[Start of Attachment]

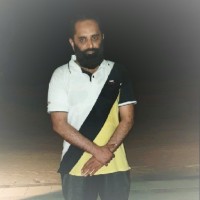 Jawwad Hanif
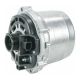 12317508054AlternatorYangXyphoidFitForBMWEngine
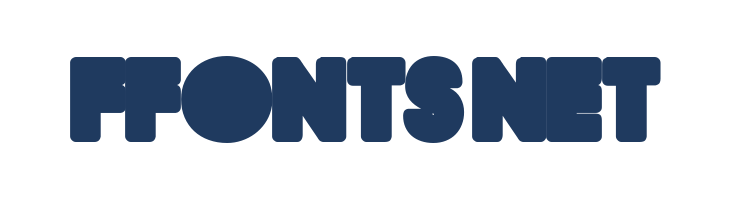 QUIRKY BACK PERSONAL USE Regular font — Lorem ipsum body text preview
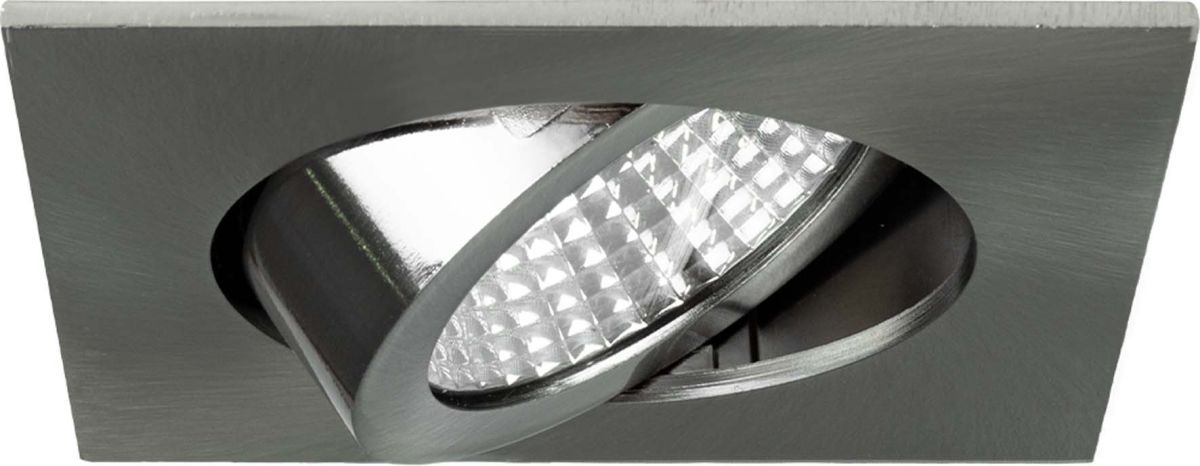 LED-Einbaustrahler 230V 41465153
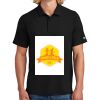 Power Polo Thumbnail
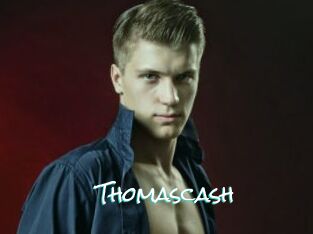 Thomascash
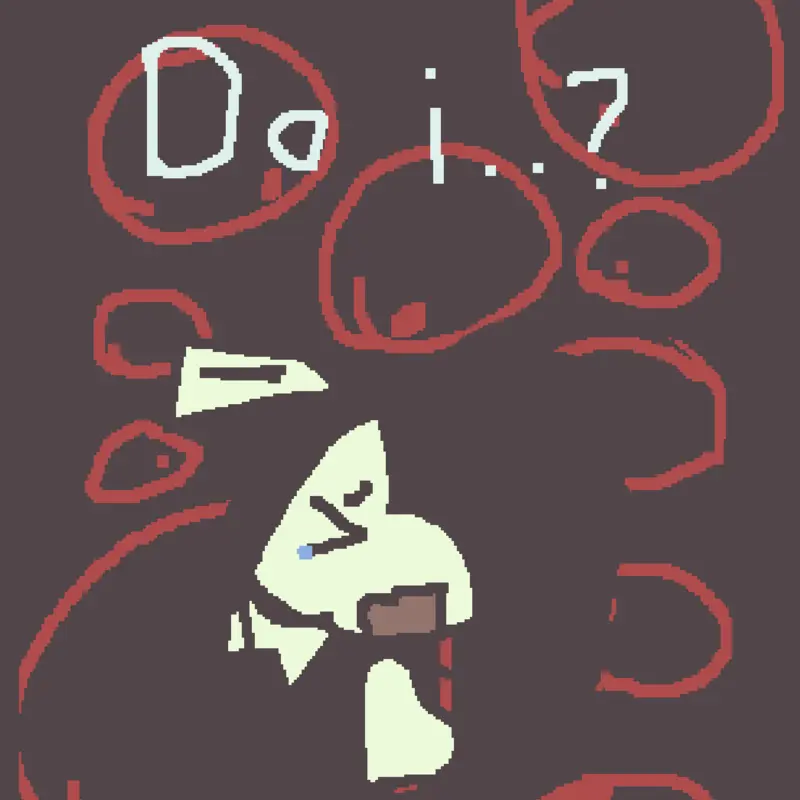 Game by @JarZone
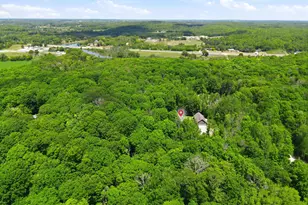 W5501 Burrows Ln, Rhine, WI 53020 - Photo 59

[End of Attachment]

## Work request
Reproduce each of the rows above word for word, leaving out the pictures.

## Written response
 Jawwad Hanif
 12317508054AlternatorYangXyphoidFitForBMWEngine
 QUIRKY BACK PERSONAL USE Regular font — Lorem ipsum body text preview
 LED-Einbaustrahler 230V 41465153
 Power Polo Thumbnail
 Thomascash
 Game by @JarZone
 W5501 Burrows Ln, Rhine, WI 53020 - Photo 59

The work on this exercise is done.